■ RECORDS PROVIDED ■
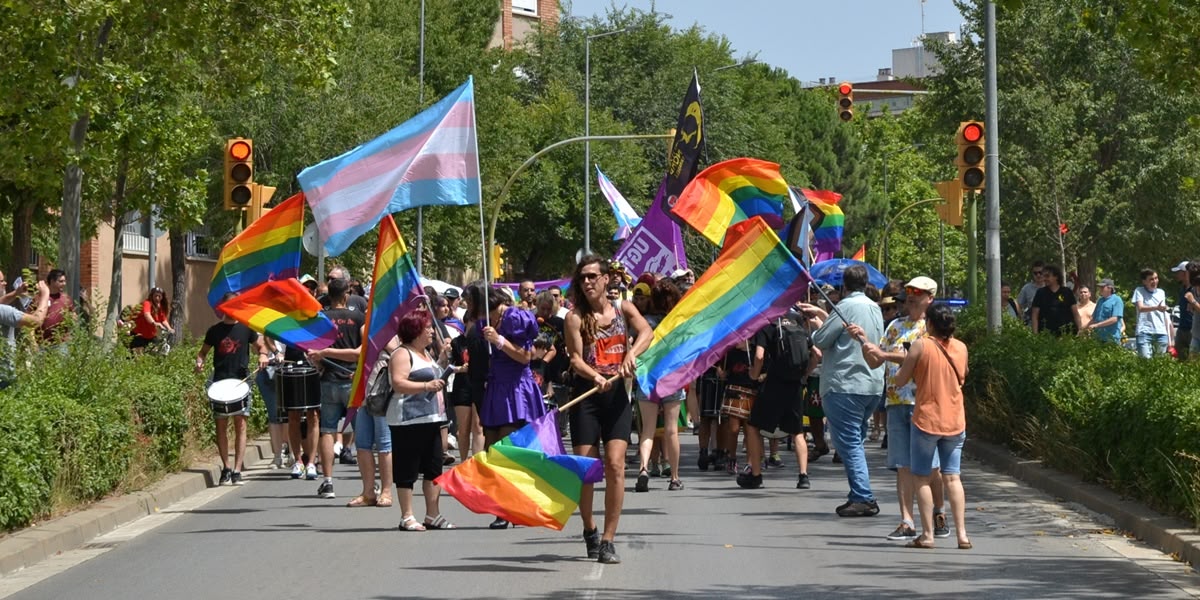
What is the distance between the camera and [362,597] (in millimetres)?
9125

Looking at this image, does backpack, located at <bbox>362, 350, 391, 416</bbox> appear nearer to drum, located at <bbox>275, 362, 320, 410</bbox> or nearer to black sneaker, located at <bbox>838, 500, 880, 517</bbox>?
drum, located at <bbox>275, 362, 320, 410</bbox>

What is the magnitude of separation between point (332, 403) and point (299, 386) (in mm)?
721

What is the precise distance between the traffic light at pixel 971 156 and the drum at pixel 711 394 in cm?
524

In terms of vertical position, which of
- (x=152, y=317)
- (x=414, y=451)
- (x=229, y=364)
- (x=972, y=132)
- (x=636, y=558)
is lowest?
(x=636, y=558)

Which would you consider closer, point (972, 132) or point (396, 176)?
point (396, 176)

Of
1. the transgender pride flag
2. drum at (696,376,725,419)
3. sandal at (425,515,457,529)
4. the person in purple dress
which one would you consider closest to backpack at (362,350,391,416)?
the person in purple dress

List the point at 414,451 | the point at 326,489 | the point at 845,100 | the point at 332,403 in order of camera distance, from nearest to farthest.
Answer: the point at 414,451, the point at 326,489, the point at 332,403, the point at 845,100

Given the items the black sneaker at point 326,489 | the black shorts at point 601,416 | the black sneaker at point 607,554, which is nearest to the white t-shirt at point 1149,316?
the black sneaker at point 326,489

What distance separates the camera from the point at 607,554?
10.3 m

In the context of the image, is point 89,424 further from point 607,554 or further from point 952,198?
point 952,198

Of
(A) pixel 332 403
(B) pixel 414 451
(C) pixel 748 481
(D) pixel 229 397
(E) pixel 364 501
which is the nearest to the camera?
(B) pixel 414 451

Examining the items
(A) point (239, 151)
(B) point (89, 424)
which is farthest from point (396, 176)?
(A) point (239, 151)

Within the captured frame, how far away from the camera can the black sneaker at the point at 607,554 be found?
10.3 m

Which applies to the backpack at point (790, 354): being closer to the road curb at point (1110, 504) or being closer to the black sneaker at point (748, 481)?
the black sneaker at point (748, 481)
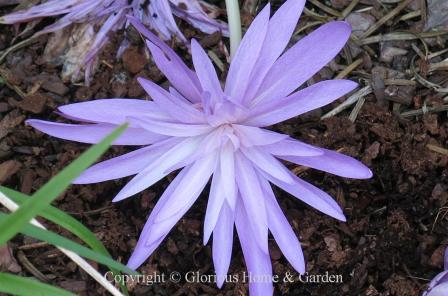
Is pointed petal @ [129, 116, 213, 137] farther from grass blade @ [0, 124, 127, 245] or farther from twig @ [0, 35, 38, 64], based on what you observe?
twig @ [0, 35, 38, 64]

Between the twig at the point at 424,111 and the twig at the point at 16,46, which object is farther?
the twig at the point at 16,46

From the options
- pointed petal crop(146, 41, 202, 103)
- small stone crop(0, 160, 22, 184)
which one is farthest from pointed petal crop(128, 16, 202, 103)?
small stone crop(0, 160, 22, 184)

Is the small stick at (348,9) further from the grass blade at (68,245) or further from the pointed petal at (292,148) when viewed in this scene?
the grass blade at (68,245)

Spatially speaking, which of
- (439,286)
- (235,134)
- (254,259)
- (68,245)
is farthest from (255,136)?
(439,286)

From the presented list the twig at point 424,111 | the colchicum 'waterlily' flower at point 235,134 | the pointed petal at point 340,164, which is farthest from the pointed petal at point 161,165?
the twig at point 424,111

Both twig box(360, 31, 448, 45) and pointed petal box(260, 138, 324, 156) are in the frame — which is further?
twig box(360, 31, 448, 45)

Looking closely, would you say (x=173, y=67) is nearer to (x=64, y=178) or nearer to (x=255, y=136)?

■ OBJECTIVE ■
Recast the records as a Markdown table with columns Row and Line, starting at the line containing "Both twig box(360, 31, 448, 45)" and ending at the end of the records, with blank lines omitted.

■ ANSWER TO THE TASK ■
| Row | Line |
|---|---|
| 1 | Both twig box(360, 31, 448, 45) and pointed petal box(260, 138, 324, 156) are in the frame — which is further? |
| 2 | twig box(360, 31, 448, 45) |
| 3 | Looking closely, would you say (x=173, y=67) is nearer to (x=64, y=178) or nearer to (x=255, y=136)? |